* **Instructions to follow**: Write the listing out again word for word. Pictures do not belong in the copy.
□ □ □ □
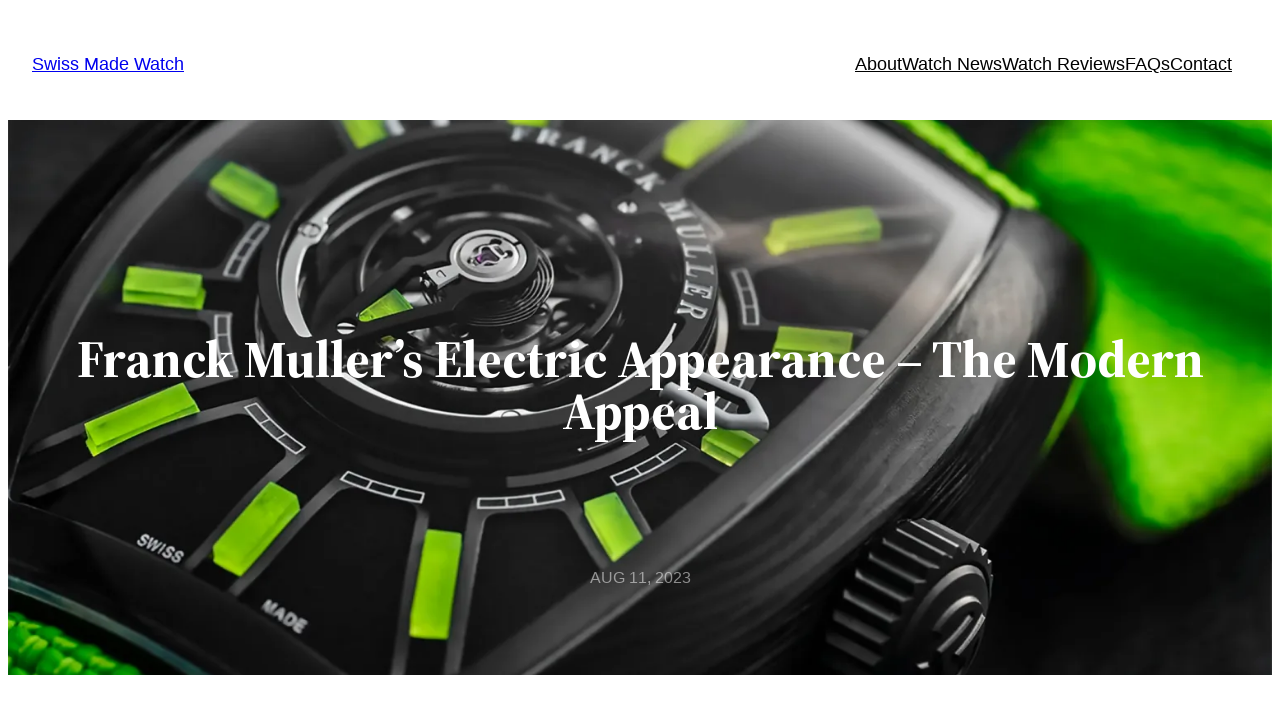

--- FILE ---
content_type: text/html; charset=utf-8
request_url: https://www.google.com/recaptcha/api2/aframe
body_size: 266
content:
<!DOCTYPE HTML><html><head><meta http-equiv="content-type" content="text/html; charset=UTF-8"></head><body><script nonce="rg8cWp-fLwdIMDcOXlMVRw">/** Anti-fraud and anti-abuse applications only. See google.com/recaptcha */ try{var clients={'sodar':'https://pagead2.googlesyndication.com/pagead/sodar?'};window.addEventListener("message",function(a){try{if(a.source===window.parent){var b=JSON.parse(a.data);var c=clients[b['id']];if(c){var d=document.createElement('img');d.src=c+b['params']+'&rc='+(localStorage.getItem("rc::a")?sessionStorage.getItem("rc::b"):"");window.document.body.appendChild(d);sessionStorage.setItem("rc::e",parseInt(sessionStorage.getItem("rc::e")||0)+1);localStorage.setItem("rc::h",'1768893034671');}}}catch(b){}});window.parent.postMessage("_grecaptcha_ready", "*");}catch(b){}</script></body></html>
□ □ □ □
* **Task answer**:
--- FILE ---
content_type: text/html; charset=utf-8
request_url: https://www.google.com/recaptcha/api2/aframe
body_size: 266
content:
<!DOCTYPE HTML><html><head><meta http-equiv="content-type" content="text/html; charset=UTF-8"></head><body><script nonce="rg8cWp-fLwdIMDcOXlMVRw">/** Anti-fraud and anti-abuse applications only. See google.com/recaptcha */ try{var clients={'sodar':'https://pagead2.googlesyndication.com/pagead/sodar?'};window.addEventListener("message",function(a){try{if(a.source===window.parent){var b=JSON.parse(a.data);var c=clients[b['id']];if(c){var d=document.createElement('img');d.src=c+b['params']+'&rc='+(localStorage.getItem("rc::a")?sessionStorage.getItem("rc::b"):"");window.document.body.appendChild(d);sessionStorage.setItem("rc::e",parseInt(sessionStorage.getItem("rc::e")||0)+1);localStorage.setItem("rc::h",'1768893034671');}}}catch(b){}});window.parent.postMessage("_grecaptcha_ready", "*");}catch(b){}</script></body></html>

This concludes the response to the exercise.